Why You Should Consider Investing In Used Manufactured Homes

For the small or new investor, investing in used manufactured homes can be a good entry strategy.  For this discussion I am referring to investing in what are most commonly referred to as used Mobile Homes, although there is nothing really that mobile about them.  You need a semi-tractor and skilled crew to move them.

Investing in used Mobile Homes is a lot like investing in houses in that you need to find a motivated seller to find a good deal.  Fortunately this isn’t always that hard to do because these owners advertise themselves.  I’ll provide a real world example below.

Another reason to invest in mobile homes is that cash is king, banks don’t generally like to finance used mobile homes therefore you have a stronger negotiating position.

And the last reason to invest in used mobile homes is that the entry price can often be less than $10,000.  So if you find a good used mobile home for $10,000 and can rent it out where it provides $200 of cash flow every month your rate of return would be $2,400 of yearly cash flow divided by the $10,000 invested or 24%.  Does that beat what you are earning at the bank or in your IRA?

But suppose you didn’t want the headaches of being a landlord or you found a home in a mobile home park that didn’t allow rMobile Homeentals, just owner occupants what do you do then?  Well you can become the bank.  You buy the home from the current owner and then sell it to a new owner and carry the paper.  Here is a real world example of what such a transaction might look like.

I went to our local Craig’s List and found this example of a mobile home for sale.  Here is what the advertisement said:

  • Buying a house and need to sell this quick it’s older and needs cosmetic work but is live-able.
  • Has central ac electric heat
  • 2 bed 1 bath covered front porch and a shed
  • Lot rent is $265 park is nice has a playground and ponds for fishing I’m on a huge corner lot backed up to woods really quiet.
  • Like I said house needs some work like paint trim maybe carpet in living room floor covering in kitchen. There is a soft spot in the floor by laundry room. All easy fixes all appliances go with it.
  • Asking $6000 obo might do a rent to own.
  • Mobile home does not need to be moved but can be if you wanted

The bullet points above indicate to me the that the owner is not in love with the mobile home, in fact I think they like the lot better than the home and they have bought a house and are ready to move.  So I am thinking motivated seller with a home they know needs work and in a park that is probably friendly to renters.

Here is one way I would structure this deal.  I would offer $4,000 cash for this home and then put $2,000 into fixing the floors, carpet, paint and other cosmetic work.  So my total investment is $6,000 then I would sell it for $10,000 with owner financing and ask for at least $1,000 down.  The selling financials would look like this.

MH selling Note

You can see from the financials above that the home payment of $203.63 plus the lot rent of $265 is less than $500 which is a great rent in this local economy and would discourage people from moving out once they moved in.  Our rule of thumb is to compare the payment to a similar size apartment or rental home in the area and adjust the terms of the deal to make it more desirable than either of those alternatives.
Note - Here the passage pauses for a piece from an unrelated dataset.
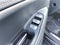 2027 Lincoln Navigator L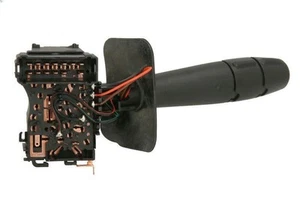 Switch, headlight AKUSAN K0W038AKN for DACIA LOGAN (LS_) 1.4 2006-2012 - Picture 1 of 8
People buying these homes are generally more concerned about the amount of the payment than they are about the interest rate and they most likely don’t have 700+ credit scores so the interest rate is justifiable and the payment is livable.

Now let’s calculate your rate of return on this transaction.  You bought the home for a total investment of $6,000 and received at least $1,000 down so you have only $5,000 left in the deal.  Being the investor and the bank can earn a pretty significant yield on your investment, in this case 42.92%. So you can see why this might be an attractive investment option.

yeild MH 1

Now there are some items you should be aware of.  Yes a person can come in and buy the home and then not pay, or move out and leave it trashed.  They could also do that with a conventional home, and your investment costs and repair costs would be much higher.

Buy homes where you don’t have to move them.  Moving and setting up a mobile home will run $2,000 or more and you can double that amount if it is a double wide mobile home.

Make sure you contact the park owner/manager to verify a rental or sale in their park is acceptable.  There are a few that don’t allow it.  For higher quality parks, also make sure the particular home you are talking about will be allowed to stay in the park.  For some parks once the home gets older and the owner leaves they will want it moved out of the park because newer homes add more value to the park itself.

If you are going to do this more than three times a year, you need to make sure you are in compliance with Dodd-Frank regulations.  Check your state laws to see if you need a dealer’s license to do these transactions and to ensure the interest rate you are charging is not considered usury in nature.